All my chips were on a supercell which had formed across far northwest Texas.  It started moving slightly north of due east, and it appeared that the business end would make it into Oklahoma.  Before getting to my location, the storm became a high precipitation ‘northtexassaurus’ and tracked near and just south of the Red River.  Complicating things was a very hazy atmosphere.  Despite the storm getting close to me at one point, structure was hard to observe.

I stayed close to the storm as it tracked by Grandfield and Randlett before returning home.

6 May 2015 / Supercell near Renfrow, Oklahoma

This day was the first of three consecutive chases, over a four day period, that were all incredibly uninteresting.  This despite the fact that I observed tornado warned storms on all three days.

When I left around Noon for my dry line target in Kansas, a few storms had developed over Kiowa and Comanche counties in southwest Oklahoma.  These were well away from any identifiable boundaries, and I didn’t give them much thought as I continued to my target area.

When I crossed into Kansas at 2 pm, the southwest Oklahoma storms had intensified and new development had occurred to the west and southwest of Enid.  I still couldn’t see a good reason for the storms to be there, and didn’t give them much hope for lasting very long.  I continued north and west toward the original target area.
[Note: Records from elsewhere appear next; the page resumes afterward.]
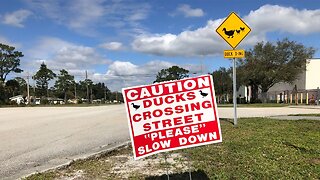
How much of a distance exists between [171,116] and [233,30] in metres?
8.72

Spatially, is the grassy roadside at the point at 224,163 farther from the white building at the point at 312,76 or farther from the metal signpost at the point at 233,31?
the white building at the point at 312,76

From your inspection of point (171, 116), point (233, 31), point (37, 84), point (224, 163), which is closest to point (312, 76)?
point (233, 31)

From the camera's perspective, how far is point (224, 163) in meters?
6.95

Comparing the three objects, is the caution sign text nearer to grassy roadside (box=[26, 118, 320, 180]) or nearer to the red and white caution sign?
grassy roadside (box=[26, 118, 320, 180])

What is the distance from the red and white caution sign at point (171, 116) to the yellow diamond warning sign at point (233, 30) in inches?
325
I passed through Kingman, KS at 3 pm.  Tornado producing storms in Oklahoma were now out of reach.  There was strong development occurring along I-70 which was also out of reach.  My hope was on new development that was occurring along the dry line just east of Dodge City.

I fueled up in Pratt at 4:15 pm.  A severe storm within reach had formed west and northwest of Medicine Lodge.  The storm’s visual appearance was encouraging.  Unfortunately, the storm peaked just after reaching severe levels and began to shrivel as it tracked northeast.  Something wasn’t right.  I am still not quite sure what was missing in the most obvious target area.

At 6 pm, the decision was made to abandon the area I was in and start toward the Kansas/Oklahoma border.  The hope became that I could intercept a tornado warned storm moving slowly north northeast across Grant County in Oklahoma.

At 7:40 pm, I dropped south out of Caldwell, Kansas and was greeted to beautiful supercell structure which was just northwest of Renfrow, Oklahoma.  The storm still looked capable of producing a tornado.  Once again, the hope of seeing something special faded away quickly as the storm became cluttered with nearby development and started to weaken as it crossed the state line.

I made one last stop after dark near Goltry, Oklahoma to view an elevated supercell over Alfalfa County.